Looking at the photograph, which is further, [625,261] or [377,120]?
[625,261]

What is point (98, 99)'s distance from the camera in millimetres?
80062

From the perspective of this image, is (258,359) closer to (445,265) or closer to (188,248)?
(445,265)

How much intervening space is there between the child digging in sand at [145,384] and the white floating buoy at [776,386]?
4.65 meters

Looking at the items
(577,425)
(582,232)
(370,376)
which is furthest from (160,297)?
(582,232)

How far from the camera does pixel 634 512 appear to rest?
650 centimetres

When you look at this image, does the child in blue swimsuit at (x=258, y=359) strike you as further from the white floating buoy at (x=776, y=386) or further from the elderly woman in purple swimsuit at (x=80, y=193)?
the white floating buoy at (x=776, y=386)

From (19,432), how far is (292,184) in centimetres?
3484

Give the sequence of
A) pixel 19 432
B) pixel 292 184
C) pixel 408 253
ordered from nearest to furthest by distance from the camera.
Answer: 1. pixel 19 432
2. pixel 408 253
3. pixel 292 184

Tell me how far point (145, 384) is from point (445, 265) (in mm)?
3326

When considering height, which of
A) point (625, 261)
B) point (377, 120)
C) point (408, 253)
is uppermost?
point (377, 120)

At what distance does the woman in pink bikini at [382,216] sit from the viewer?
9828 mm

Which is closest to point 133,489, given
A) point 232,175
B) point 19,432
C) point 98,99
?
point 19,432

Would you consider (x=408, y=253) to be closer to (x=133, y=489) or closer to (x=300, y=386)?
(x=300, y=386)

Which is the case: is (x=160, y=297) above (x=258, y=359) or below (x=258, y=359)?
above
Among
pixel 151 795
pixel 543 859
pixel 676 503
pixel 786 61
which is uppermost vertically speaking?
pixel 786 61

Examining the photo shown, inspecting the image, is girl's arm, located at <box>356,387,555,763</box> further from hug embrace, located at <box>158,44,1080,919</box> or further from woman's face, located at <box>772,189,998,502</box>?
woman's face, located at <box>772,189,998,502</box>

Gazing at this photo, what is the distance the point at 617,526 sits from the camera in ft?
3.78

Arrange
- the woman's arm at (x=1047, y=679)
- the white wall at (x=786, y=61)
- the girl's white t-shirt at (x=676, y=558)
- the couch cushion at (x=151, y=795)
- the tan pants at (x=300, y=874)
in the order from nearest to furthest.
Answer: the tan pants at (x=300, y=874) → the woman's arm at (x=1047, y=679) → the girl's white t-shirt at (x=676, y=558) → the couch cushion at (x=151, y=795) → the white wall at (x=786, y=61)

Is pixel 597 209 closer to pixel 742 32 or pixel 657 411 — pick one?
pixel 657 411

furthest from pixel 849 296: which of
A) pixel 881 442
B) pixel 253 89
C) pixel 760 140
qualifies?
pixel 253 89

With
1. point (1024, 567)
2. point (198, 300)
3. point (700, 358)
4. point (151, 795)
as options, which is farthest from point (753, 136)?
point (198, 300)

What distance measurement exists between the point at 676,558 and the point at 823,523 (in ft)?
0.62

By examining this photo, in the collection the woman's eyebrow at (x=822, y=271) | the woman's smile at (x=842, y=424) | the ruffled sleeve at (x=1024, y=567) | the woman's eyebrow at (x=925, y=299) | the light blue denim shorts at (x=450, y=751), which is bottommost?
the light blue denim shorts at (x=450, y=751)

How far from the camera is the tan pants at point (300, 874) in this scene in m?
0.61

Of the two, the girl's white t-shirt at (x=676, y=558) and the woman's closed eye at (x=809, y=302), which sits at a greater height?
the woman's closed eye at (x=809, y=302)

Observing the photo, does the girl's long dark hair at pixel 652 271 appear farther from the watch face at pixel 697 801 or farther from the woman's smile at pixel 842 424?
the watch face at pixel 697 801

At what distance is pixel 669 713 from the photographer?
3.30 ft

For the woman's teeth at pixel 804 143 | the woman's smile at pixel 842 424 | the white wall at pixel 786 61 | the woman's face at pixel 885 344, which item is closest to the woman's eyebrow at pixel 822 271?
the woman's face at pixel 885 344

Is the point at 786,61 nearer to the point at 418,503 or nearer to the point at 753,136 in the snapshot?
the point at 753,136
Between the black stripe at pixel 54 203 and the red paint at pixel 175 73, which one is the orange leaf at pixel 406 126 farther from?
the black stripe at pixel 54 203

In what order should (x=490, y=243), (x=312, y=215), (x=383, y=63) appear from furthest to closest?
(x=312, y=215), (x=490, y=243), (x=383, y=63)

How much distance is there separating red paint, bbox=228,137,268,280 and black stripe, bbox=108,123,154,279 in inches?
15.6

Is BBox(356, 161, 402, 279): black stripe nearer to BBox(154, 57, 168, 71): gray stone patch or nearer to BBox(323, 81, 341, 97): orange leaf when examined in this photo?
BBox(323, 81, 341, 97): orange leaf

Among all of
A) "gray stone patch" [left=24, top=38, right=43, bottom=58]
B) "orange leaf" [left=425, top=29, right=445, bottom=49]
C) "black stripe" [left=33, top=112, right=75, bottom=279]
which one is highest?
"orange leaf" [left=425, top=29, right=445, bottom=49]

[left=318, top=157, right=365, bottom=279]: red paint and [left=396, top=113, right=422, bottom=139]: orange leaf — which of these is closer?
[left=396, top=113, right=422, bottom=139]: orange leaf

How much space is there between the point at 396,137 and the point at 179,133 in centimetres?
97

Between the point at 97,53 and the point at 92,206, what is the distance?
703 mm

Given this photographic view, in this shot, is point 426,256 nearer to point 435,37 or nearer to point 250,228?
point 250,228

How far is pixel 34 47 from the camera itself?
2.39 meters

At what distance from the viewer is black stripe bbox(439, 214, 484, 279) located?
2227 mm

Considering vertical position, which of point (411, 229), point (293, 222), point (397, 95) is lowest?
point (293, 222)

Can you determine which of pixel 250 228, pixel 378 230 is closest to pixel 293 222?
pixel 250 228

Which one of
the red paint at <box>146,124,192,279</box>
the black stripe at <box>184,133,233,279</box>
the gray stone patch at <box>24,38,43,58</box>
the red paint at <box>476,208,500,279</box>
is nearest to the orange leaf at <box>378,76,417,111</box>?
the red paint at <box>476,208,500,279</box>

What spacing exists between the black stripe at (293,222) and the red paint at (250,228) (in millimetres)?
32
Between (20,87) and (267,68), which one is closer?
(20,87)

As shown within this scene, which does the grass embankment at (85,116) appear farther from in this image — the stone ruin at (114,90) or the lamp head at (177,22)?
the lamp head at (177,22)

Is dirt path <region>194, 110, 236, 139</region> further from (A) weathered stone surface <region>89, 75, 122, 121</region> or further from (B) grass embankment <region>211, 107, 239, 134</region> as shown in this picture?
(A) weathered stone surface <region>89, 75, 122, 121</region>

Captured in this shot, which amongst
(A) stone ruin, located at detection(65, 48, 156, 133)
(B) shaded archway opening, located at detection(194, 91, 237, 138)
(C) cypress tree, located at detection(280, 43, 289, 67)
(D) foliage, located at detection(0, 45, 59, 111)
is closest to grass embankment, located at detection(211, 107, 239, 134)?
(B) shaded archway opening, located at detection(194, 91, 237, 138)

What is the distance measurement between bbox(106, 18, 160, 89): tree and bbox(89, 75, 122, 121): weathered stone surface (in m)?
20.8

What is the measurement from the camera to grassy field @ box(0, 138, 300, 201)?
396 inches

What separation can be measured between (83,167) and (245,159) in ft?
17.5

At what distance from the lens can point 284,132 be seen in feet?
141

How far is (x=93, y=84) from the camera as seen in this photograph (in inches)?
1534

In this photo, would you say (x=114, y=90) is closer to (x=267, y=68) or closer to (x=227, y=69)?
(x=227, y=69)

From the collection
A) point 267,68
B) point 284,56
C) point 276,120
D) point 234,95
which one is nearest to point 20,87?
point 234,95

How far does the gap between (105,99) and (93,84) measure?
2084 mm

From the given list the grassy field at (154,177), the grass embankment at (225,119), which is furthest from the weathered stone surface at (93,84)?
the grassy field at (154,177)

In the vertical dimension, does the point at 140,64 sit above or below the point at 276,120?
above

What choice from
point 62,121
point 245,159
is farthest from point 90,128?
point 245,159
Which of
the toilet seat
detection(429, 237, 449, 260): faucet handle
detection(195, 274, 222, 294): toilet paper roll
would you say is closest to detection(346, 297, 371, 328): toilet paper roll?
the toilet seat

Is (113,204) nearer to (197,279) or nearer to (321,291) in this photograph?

» PROBLEM TO WORK ON:
Quote the stretch of the data from the line containing "What is the distance measurement" through the end of the data, word for word.

» THE SOLUTION:
What is the distance measurement between bbox(106, 18, 160, 89): tree and bbox(89, 75, 122, 121): weathered stone surface (in m)?
20.8

What is the measurement from the camera to grassy field @ box(0, 138, 300, 201)?
396 inches

What separation can be measured between (83,167) and (245,159) in ft?
17.5

At what distance from the lens can point 284,132 be seen in feet?
141

How far is (x=93, y=84) from the camera as seen in this photograph (in inches)?
1534

In this photo, would you say (x=114, y=90) is closer to (x=267, y=68) or closer to (x=227, y=69)?
(x=227, y=69)

From the collection
A) point 267,68
B) point 284,56
C) point 276,120
D) point 234,95
which one is nearest to point 20,87?
point 234,95

How far does the gap between (105,99) and (93,84) measure?
2084 mm

From the given list the grassy field at (154,177), the grass embankment at (225,119), which is furthest from the weathered stone surface at (93,84)?
the grassy field at (154,177)

In the vertical dimension, does the point at 140,64 sit above or below the point at 276,120?
above

What choice from
point 62,121
point 245,159
is farthest from point 90,128?
point 245,159
Which of
the toilet seat
detection(429, 237, 449, 260): faucet handle
detection(195, 274, 222, 294): toilet paper roll
would you say is closest to detection(346, 297, 371, 328): toilet paper roll?
the toilet seat

Is (113,204) nearer to (197,279) or nearer to (321,291) in this photograph?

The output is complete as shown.